Your research database is already AI-ready context

The most useful data for AI-assisted research isn’t in the cloud; it’s in the databases you’ve been building for years. Pointing an AI agent at your Zotero library shifts the available context from individual documents to your entire research history. The capability works. What breaks immediately is your metadata.

I’ve been using Claude Code to read files on my computer for a couple of months now; mostly PDFs, markdown notes, and text files. Point it at a document, ask it to analyse, summarise, or cross-reference against something I’m writing. Useful, but not particularly remarkable.

Then I realised something that should have been obvious: it can read any file I have local access to. Including databases.

Specifically, it can read my Zotero library.

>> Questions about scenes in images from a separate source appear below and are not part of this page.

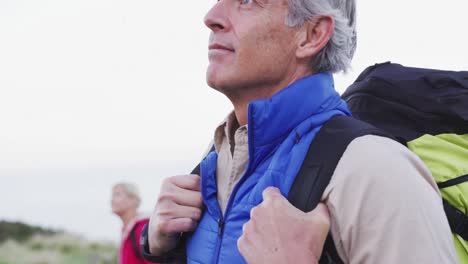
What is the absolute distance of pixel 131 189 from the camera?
25.8 feet

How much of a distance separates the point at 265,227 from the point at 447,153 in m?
0.63

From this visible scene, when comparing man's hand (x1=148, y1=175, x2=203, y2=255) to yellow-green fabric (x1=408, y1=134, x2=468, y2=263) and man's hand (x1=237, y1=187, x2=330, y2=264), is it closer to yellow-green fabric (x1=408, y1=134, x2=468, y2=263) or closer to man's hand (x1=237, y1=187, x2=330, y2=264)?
man's hand (x1=237, y1=187, x2=330, y2=264)

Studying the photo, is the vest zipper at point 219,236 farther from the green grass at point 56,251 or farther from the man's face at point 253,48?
the green grass at point 56,251

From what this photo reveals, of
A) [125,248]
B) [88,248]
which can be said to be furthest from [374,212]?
[88,248]

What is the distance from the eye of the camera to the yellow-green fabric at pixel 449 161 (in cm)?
201

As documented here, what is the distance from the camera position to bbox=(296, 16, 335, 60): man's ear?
7.45 ft

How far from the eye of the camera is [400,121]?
2.21 metres

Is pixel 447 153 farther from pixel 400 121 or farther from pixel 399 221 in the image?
pixel 399 221

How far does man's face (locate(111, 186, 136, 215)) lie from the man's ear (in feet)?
18.5

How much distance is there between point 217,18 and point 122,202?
5580 millimetres

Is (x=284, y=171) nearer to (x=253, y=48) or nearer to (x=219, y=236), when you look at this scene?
(x=219, y=236)

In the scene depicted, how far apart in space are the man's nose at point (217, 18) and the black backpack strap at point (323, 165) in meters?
0.53

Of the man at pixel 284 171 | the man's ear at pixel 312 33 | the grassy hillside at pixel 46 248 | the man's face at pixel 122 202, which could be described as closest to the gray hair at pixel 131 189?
the man's face at pixel 122 202

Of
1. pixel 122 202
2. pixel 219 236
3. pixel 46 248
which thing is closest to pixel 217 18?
pixel 219 236
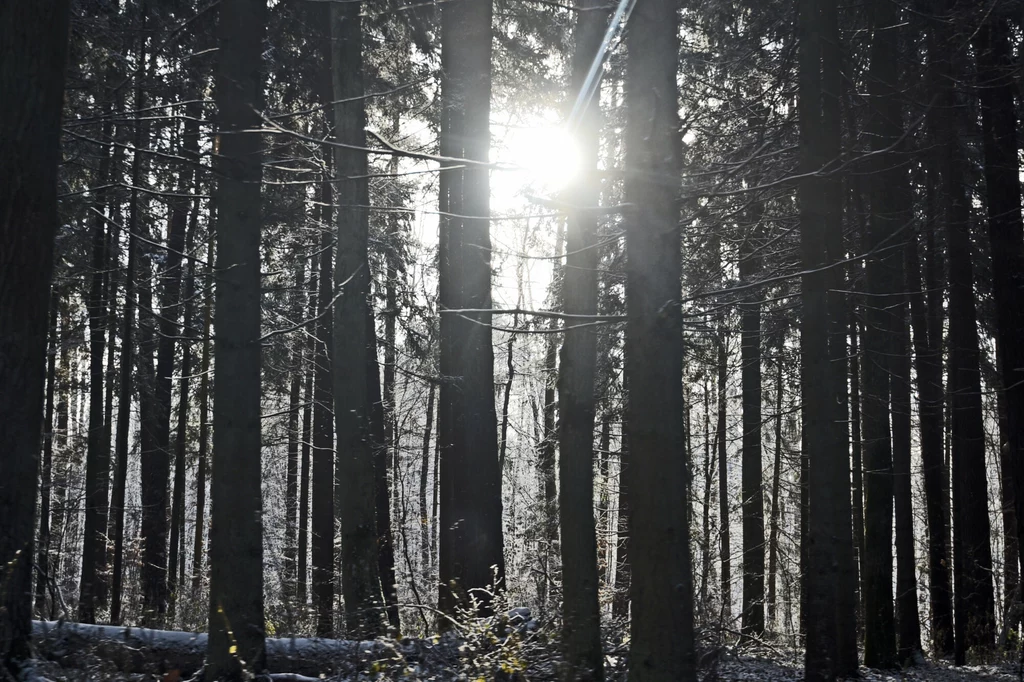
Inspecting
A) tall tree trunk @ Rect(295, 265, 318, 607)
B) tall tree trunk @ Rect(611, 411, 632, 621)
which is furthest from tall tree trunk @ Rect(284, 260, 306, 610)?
tall tree trunk @ Rect(611, 411, 632, 621)

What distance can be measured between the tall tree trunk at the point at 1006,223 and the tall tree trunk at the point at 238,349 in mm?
8851

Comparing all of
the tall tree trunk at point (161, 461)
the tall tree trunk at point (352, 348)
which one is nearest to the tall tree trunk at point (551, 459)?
the tall tree trunk at point (352, 348)

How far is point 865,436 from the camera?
11.3 metres

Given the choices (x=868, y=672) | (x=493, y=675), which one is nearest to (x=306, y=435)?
(x=868, y=672)

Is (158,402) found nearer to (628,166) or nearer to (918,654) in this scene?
(628,166)

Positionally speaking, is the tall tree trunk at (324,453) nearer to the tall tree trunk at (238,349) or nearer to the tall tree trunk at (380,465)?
the tall tree trunk at (380,465)

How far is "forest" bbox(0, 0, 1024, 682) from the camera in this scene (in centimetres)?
609

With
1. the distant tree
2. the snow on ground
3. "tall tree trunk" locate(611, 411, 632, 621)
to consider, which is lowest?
the snow on ground

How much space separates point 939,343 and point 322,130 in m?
11.8

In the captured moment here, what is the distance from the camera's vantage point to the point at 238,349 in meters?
7.56

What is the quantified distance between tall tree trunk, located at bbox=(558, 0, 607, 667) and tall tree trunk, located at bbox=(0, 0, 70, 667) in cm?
441

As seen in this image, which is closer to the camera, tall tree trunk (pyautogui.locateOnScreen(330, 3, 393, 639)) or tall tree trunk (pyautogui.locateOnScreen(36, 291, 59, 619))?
tall tree trunk (pyautogui.locateOnScreen(36, 291, 59, 619))

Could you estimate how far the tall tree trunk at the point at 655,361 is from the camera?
5531 mm

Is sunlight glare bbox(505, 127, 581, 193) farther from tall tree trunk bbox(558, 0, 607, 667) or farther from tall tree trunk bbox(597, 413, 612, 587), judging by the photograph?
tall tree trunk bbox(597, 413, 612, 587)
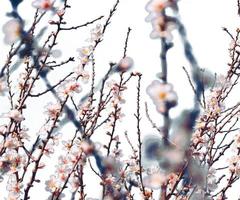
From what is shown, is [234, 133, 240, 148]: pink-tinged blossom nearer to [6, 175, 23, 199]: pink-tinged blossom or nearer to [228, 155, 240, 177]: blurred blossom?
[228, 155, 240, 177]: blurred blossom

Not just the PDFs I’ve collected over the years, but the database file itself, at zotero.sqlite. The entire structure: metadata, tags, collections, notes, reading dates. Fifteen years of research decisions encoded in queryable form.

What it looks like in practice

I might be working on a draft piece of work about AI and assessment design. Instead of manually searching my Zotero library, selecting relevant papers, and then asking Claude to read those specific PDFs, I can prompt: “Read this draft section. Query my Zotero database to identify the most likely supporting evidence aligned with the claims I’m making.”

Prompt

The Zotero database is at ~/Zotero/zotero.sqlite — treat it as read-only. Here is a draft paragraph: [paste text]. Query the database for the most relevant items and return titles, authors, and any notes I’ve added.

Claude constructs the SQL queries, navigates the schema, and handles the structural complexity of the database. None of that requires my input. The agent queries the entire library at once. It knows what I have, when I saved it, how I tagged it, and what collections I’ve grouped it into. The available context for the AI agent expands from a single document to the entire research infrastructure.

Claude Code output showing five ranked references from an AI query of a Zotero library, each with author, title, and a reason for relevance to the draft paragraph

Claude Code querying a Zotero database and returning ranked references aligned with a draft paragraph about assessment design.

A caveat: direct database access isn’t the optimal approach for what I’m describing. Zotero offers access through its API (a structured interface designed for external tools), which is cleaner and safer, and I’ll write a separate post about using it to systematically tidy up my reference library. This post is a brief note documenting a proof of concept, not a recommendation.

What breaks

Access turns out to be the easy part. What Zotero revealed is a problem I hadn’t anticipated: AI agents can’t filter noise the way humans do. When Claude queries my library, it treats a poorly tagged conference abstract from 2011 with the same evidential weight as my core research from last month. Low-quality context isn’t just clutter. It actively degrades the quality of responses.

This makes metadata hygiene functionally critical. The “I’ll tag it properly later” habit, something I’m especially prone to, becomes expensive. Every piece of cruft in my reference library isn’t just something Claude scrolls past when searching; it gets retrieved and weighted as relevant evidence. What was invisible maintenance work becomes directly load-bearing for system performance.

The privacy trade-off is equally concrete. Every database query sends retrieved data to Claude’s servers for processing. My Zotero library contains my entire research history: what I’ve read, what I’ve considered worth keeping, what I’ve tagged as methodologically interesting versus theoretically important. The database stays local, but query results don’t. This isn’t hypothetical exposure; it’s the actual architecture of how local file access works with cloud-based language models.

What this means

Database access reveals the actual state of your data practices rather than the aspirational version. The system you imagine—clean tags, regular reviews, consistent metadata—meets the system you actually have. Accumulated cruft, deferred decisions, inconsistent naming conventions. What was previously invisible becomes measurable when an agent starts querying it for evidence.

The database lives on my filesystem. I control access, retention, structure, what gets tagged and how. The processing happens in Anthropic’s infrastructure, but the evidence base remains under my control in ways that fully cloud-based systems don’t offer. That matters, even if direct database access isn’t the long-term approach.

If you use a reference manager and an AI coding agent, the proof of concept is straightforward: point one at the other. What you learn about the state of your metadata will be more valuable than the queries themselves.